[start Material for this task]
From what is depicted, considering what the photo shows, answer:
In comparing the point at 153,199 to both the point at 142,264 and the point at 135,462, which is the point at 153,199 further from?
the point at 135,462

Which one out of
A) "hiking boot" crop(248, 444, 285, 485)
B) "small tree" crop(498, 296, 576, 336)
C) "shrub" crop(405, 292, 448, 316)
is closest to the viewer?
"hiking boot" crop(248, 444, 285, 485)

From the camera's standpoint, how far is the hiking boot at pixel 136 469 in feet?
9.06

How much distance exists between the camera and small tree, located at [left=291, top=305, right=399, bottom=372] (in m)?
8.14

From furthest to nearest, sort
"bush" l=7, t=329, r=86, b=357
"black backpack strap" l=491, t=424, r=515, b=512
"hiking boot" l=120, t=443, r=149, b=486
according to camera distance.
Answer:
[end Material for this task]
Work required: Rewrite the material as a Markdown table with the columns Row and Line, giving each line from the one with "From furthest to nearest, sort" up to and including the last line of the material, with a row number and blank lines left out.

Written response:
| Row | Line |
|---|---|
| 1 | From furthest to nearest, sort |
| 2 | "bush" l=7, t=329, r=86, b=357 |
| 3 | "black backpack strap" l=491, t=424, r=515, b=512 |
| 4 | "hiking boot" l=120, t=443, r=149, b=486 |
| 5 | according to camera distance. |
| 6 | Answer: |